Noch einmal: Für die Recht Suchenden ändert sich nur der Name des erkennenden Gerichts. Der Vollständigkeit halber und um jede Rechtsunsicherheit auszuschließen, wollen wir die Zulässigkeit einer einheitlichen privatrechtlichen Gerichtsbarkeit in der Verfassung selbst klarstellen, nicht etwa deshalb, weil wir davon überzeugt sind, dass wir es müssten, aber wir wollen es zur Sicherheit für alle Verfahren klarstellen.

Meine Damen und Herren, nach meiner Überzeugung verbessert die Zusammenlegung der Arbeitsgerichte und der ordentlichen Gerichte erstens den bedarfsgerechten Personaleinsatz, zweitens die Wirtschaftlichkeit des Personal- und Sachmitteleinsatzes und drittens - das ist sehr wichtig - die Zukunftsperspektive des Dienstleistungsangebots Justiz in der Fläche.

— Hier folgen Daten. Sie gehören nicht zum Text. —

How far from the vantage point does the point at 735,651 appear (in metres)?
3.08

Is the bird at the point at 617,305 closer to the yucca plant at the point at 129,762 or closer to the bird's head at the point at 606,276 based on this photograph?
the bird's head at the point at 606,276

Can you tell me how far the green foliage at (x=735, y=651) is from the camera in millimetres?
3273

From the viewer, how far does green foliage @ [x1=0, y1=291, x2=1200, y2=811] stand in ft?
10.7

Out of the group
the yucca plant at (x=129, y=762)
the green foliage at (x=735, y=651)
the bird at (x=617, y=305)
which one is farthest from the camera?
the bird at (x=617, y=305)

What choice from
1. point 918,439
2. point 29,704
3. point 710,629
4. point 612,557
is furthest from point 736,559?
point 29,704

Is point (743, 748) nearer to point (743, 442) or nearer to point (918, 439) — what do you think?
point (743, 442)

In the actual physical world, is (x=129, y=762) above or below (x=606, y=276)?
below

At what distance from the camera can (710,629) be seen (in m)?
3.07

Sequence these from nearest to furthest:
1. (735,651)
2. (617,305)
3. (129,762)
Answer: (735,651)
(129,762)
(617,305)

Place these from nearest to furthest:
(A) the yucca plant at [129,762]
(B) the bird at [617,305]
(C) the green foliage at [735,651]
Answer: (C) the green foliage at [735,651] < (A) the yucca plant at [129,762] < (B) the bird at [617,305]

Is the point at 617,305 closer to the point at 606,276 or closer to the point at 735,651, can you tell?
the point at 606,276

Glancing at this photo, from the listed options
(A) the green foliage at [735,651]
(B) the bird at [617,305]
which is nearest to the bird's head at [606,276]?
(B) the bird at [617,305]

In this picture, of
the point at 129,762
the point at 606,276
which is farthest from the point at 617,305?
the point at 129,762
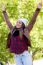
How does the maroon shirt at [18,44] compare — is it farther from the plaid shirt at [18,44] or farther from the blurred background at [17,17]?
the blurred background at [17,17]

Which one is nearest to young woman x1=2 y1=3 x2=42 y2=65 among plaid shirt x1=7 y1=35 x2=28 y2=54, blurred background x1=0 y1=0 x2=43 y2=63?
plaid shirt x1=7 y1=35 x2=28 y2=54

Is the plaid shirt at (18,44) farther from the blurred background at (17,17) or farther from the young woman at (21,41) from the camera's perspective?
the blurred background at (17,17)

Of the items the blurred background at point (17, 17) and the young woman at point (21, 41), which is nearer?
the young woman at point (21, 41)

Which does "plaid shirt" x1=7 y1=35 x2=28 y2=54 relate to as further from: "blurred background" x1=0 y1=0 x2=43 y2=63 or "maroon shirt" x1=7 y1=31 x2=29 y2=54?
"blurred background" x1=0 y1=0 x2=43 y2=63

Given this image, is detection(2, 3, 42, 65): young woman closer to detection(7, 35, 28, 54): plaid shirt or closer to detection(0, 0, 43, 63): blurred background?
detection(7, 35, 28, 54): plaid shirt

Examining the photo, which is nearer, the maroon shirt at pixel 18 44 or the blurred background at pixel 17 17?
the maroon shirt at pixel 18 44

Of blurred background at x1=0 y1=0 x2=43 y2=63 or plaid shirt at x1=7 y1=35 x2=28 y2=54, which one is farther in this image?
blurred background at x1=0 y1=0 x2=43 y2=63

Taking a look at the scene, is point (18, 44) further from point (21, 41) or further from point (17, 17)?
point (17, 17)

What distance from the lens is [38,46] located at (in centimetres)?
589

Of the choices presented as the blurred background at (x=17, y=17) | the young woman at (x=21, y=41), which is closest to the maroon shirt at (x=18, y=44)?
the young woman at (x=21, y=41)

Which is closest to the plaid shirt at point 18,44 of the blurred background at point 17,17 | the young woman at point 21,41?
the young woman at point 21,41

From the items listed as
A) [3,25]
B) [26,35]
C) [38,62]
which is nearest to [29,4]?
[3,25]

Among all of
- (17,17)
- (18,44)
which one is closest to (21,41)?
(18,44)

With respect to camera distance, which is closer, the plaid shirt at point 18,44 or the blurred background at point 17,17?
the plaid shirt at point 18,44
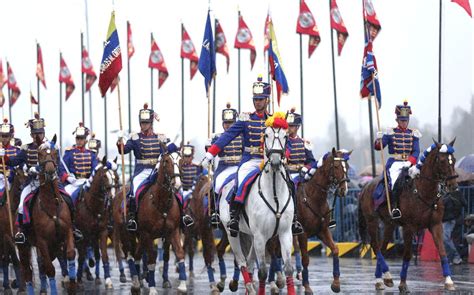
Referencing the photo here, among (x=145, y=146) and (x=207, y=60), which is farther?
(x=207, y=60)

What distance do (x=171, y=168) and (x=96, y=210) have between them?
369 centimetres

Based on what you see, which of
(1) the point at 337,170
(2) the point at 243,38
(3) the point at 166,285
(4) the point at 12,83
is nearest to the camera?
(1) the point at 337,170

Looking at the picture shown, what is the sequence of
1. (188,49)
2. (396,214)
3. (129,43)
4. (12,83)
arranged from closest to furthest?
(396,214) → (188,49) → (129,43) → (12,83)

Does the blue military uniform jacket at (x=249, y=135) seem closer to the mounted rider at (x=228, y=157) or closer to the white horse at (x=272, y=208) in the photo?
the white horse at (x=272, y=208)

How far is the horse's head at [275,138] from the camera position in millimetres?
15508

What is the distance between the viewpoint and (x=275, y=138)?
51.3 ft

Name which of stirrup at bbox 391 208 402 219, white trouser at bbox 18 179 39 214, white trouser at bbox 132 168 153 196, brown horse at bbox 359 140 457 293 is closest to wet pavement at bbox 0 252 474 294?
brown horse at bbox 359 140 457 293

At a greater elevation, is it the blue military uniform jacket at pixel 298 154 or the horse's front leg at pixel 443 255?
the blue military uniform jacket at pixel 298 154

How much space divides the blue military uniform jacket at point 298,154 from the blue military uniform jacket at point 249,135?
3583 mm

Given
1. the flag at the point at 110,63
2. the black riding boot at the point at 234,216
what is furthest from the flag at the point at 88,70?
the black riding boot at the point at 234,216

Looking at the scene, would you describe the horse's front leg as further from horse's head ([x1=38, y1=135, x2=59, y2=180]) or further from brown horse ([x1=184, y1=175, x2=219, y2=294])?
horse's head ([x1=38, y1=135, x2=59, y2=180])

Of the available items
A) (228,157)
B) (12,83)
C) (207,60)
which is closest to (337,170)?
(228,157)

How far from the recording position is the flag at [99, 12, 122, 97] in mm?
21797

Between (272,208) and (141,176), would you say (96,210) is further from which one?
(272,208)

Ich bin sicher: Angesichts dieser Verbesserungsmöglichkeiten ist es lediglich eine Frage der Zeit, wann die Gerichtsbarkeiten zusammengelegt werden. Ich werde weiterhin auch bei Ihnen dafür werben, dass es im Sinne der Qualitätserhaltung unserer Justiz nicht zu lange dauert. - Ich danke Ihnen für Ihre Aufmerksamkeit.

(Beifall bei der CDU und bei der FDP)

Weitere Wortmeldungen liegen mir nicht vor. Wir kommen deshalb zur Abstimmung.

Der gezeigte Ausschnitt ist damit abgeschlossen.